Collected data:
◆ ◆ ◆ ◆
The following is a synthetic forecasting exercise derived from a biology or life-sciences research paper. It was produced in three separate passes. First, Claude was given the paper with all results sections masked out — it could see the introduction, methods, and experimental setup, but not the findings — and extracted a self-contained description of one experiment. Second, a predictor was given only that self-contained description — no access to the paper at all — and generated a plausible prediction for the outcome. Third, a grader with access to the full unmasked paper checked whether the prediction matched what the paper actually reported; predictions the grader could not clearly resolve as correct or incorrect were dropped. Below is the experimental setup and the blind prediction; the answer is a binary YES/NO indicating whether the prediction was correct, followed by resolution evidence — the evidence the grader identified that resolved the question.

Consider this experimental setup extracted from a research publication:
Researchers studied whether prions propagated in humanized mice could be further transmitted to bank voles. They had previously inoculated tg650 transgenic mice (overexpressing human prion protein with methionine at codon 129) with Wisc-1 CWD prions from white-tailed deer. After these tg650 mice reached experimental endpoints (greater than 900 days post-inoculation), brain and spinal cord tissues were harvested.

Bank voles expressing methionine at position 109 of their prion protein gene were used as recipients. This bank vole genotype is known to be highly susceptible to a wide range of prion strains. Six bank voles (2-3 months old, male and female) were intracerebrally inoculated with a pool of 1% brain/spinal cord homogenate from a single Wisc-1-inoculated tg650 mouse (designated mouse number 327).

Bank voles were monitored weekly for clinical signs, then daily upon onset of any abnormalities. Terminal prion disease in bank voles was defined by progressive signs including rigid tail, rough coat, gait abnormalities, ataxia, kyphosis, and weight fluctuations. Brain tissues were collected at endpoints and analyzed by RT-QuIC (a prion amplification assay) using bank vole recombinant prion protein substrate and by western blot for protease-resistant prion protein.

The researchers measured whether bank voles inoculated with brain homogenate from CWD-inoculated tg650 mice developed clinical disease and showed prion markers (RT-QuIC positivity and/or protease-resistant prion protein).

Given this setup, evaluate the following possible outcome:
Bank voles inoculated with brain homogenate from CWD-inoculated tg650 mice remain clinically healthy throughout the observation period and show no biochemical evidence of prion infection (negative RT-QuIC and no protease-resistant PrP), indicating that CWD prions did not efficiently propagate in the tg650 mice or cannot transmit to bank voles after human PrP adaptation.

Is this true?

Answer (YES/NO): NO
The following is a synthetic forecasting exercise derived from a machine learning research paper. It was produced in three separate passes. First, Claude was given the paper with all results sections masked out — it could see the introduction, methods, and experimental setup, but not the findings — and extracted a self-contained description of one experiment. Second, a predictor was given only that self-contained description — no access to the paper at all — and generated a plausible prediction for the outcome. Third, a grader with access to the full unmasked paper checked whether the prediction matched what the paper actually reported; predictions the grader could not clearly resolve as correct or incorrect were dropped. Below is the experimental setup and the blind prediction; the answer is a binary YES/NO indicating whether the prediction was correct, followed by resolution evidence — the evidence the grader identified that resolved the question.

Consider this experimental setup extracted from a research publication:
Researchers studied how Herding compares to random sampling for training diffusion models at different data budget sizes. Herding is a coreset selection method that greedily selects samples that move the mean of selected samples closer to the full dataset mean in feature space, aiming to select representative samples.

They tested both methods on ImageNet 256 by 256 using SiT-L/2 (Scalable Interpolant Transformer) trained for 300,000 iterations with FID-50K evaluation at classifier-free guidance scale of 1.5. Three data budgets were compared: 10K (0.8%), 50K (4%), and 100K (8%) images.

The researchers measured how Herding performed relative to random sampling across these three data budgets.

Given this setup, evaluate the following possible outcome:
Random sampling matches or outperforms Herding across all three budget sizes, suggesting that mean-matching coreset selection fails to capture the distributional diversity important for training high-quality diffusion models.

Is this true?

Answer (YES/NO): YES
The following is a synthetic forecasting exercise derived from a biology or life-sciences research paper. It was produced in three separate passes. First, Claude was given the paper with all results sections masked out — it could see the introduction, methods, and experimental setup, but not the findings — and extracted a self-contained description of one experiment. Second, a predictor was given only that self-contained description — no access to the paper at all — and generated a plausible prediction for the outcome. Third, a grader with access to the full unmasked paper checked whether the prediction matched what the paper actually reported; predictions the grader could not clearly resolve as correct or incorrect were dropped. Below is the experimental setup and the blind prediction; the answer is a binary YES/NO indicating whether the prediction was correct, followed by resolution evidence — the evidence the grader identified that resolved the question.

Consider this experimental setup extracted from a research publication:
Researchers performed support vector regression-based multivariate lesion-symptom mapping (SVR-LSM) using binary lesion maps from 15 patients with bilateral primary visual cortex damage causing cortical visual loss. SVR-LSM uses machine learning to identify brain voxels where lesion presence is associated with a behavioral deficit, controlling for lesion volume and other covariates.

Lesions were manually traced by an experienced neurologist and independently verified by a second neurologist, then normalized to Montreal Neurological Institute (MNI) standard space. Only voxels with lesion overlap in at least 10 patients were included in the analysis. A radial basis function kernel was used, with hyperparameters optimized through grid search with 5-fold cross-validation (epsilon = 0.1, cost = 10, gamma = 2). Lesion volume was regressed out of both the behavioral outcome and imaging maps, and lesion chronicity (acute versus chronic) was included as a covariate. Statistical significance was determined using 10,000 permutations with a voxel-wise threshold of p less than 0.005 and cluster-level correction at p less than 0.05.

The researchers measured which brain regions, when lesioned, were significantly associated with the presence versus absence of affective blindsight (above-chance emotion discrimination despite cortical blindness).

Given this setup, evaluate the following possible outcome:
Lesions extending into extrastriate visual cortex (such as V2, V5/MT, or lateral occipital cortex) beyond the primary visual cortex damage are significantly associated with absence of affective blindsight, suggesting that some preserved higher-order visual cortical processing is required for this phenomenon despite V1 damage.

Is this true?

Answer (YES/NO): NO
◆ ◆ ◆ ◆
**WORK ITEM**:
Copy the data exactly as it was presented.

**YOUR SOLUTION**:
The following is a synthetic forecasting exercise derived from a biology or life-sciences research paper. It was produced in three separate passes. First, Claude was given the paper with all results sections masked out — it could see the introduction, methods, and experimental setup, but not the findings — and extracted a self-contained description of one experiment. Second, a predictor was given only that self-contained description — no access to the paper at all — and generated a plausible prediction for the outcome. Third, a grader with access to the full unmasked paper checked whether the prediction matched what the paper actually reported; predictions the grader could not clearly resolve as correct or incorrect were dropped. Below is the experimental setup and the blind prediction; the answer is a binary YES/NO indicating whether the prediction was correct, followed by resolution evidence — the evidence the grader identified that resolved the question.

Consider this experimental setup extracted from a research publication:
Researchers studied whether prions propagated in humanized mice could be further transmitted to bank voles. They had previously inoculated tg650 transgenic mice (overexpressing human prion protein with methionine at codon 129) with Wisc-1 CWD prions from white-tailed deer. After these tg650 mice reached experimental endpoints (greater than 900 days post-inoculation), brain and spinal cord tissues were harvested.

Bank voles expressing methionine at position 109 of their prion protein gene were used as recipients. This bank vole genotype is known to be highly susceptible to a wide range of prion strains. Six bank voles (2-3 months old, male and female) were intracerebrally inoculated with a pool of 1% brain/spinal cord homogenate from a single Wisc-1-inoculated tg650 mouse (designated mouse number 327).

Bank voles were monitored weekly for clinical signs, then daily upon onset of any abnormalities. Terminal prion disease in bank voles was defined by progressive signs including rigid tail, rough coat, gait abnormalities, ataxia, kyphosis, and weight fluctuations. Brain tissues were collected at endpoints and analyzed by RT-QuIC (a prion amplification assay) using bank vole recombinant prion protein substrate and by western blot for protease-resistant prion protein.

The researchers measured whether bank voles inoculated with brain homogenate from CWD-inoculated tg650 mice developed clinical disease and showed prion markers (RT-QuIC positivity and/or protease-resistant prion protein).

Given this setup, evaluate the following possible outcome:
Bank voles inoculated with brain homogenate from CWD-inoculated tg650 mice remain clinically healthy throughout the observation period and show no biochemical evidence of prion infection (negative RT-QuIC and no protease-resistant PrP), indicating that CWD prions did not efficiently propagate in the tg650 mice or cannot transmit to bank voles after human PrP adaptation.

Is this true?

Answer (YES/NO): NO
The following is a synthetic forecasting exercise derived from a machine learning research paper. It was produced in three separate passes. First, Claude was given the paper with all results sections masked out — it could see the introduction, methods, and experimental setup, but not the findings — and extracted a self-contained description of one experiment. Second, a predictor was given only that self-contained description — no access to the paper at all — and generated a plausible prediction for the outcome. Third, a grader with access to the full unmasked paper checked whether the prediction matched what the paper actually reported; predictions the grader could not clearly resolve as correct or incorrect were dropped. Below is the experimental setup and the blind prediction; the answer is a binary YES/NO indicating whether the prediction was correct, followed by resolution evidence — the evidence the grader identified that resolved the question.

Consider this experimental setup extracted from a research publication:
Researchers studied how Herding compares to random sampling for training diffusion models at different data budget sizes. Herding is a coreset selection method that greedily selects samples that move the mean of selected samples closer to the full dataset mean in feature space, aiming to select representative samples.

They tested both methods on ImageNet 256 by 256 using SiT-L/2 (Scalable Interpolant Transformer) trained for 300,000 iterations with FID-50K evaluation at classifier-free guidance scale of 1.5. Three data budgets were compared: 10K (0.8%), 50K (4%), and 100K (8%) images.

The researchers measured how Herding performed relative to random sampling across these three data budgets.

Given this setup, evaluate the following possible outcome:
Random sampling matches or outperforms Herding across all three budget sizes, suggesting that mean-matching coreset selection fails to capture the distributional diversity important for training high-quality diffusion models.

Is this true?

Answer (YES/NO): YES
The following is a synthetic forecasting exercise derived from a biology or life-sciences research paper. It was produced in three separate passes. First, Claude was given the paper with all results sections masked out — it could see the introduction, methods, and experimental setup, but not the findings — and extracted a self-contained description of one experiment. Second, a predictor was given only that self-contained description — no access to the paper at all — and generated a plausible prediction for the outcome. Third, a grader with access to the full unmasked paper checked whether the prediction matched what the paper actually reported; predictions the grader could not clearly resolve as correct or incorrect were dropped. Below is the experimental setup and the blind prediction; the answer is a binary YES/NO indicating whether the prediction was correct, followed by resolution evidence — the evidence the grader identified that resolved the question.

Consider this experimental setup extracted from a research publication:
Researchers performed support vector regression-based multivariate lesion-symptom mapping (SVR-LSM) using binary lesion maps from 15 patients with bilateral primary visual cortex damage causing cortical visual loss. SVR-LSM uses machine learning to identify brain voxels where lesion presence is associated with a behavioral deficit, controlling for lesion volume and other covariates.

Lesions were manually traced by an experienced neurologist and independently verified by a second neurologist, then normalized to Montreal Neurological Institute (MNI) standard space. Only voxels with lesion overlap in at least 10 patients were included in the analysis. A radial basis function kernel was used, with hyperparameters optimized through grid search with 5-fold cross-validation (epsilon = 0.1, cost = 10, gamma = 2). Lesion volume was regressed out of both the behavioral outcome and imaging maps, and lesion chronicity (acute versus chronic) was included as a covariate. Statistical significance was determined using 10,000 permutations with a voxel-wise threshold of p less than 0.005 and cluster-level correction at p less than 0.05.

The researchers measured which brain regions, when lesioned, were significantly associated with the presence versus absence of affective blindsight (above-chance emotion discrimination despite cortical blindness).

Given this setup, evaluate the following possible outcome:
Lesions extending into extrastriate visual cortex (such as V2, V5/MT, or lateral occipital cortex) beyond the primary visual cortex damage are significantly associated with absence of affective blindsight, suggesting that some preserved higher-order visual cortical processing is required for this phenomenon despite V1 damage.

Is this true?

Answer (YES/NO): NO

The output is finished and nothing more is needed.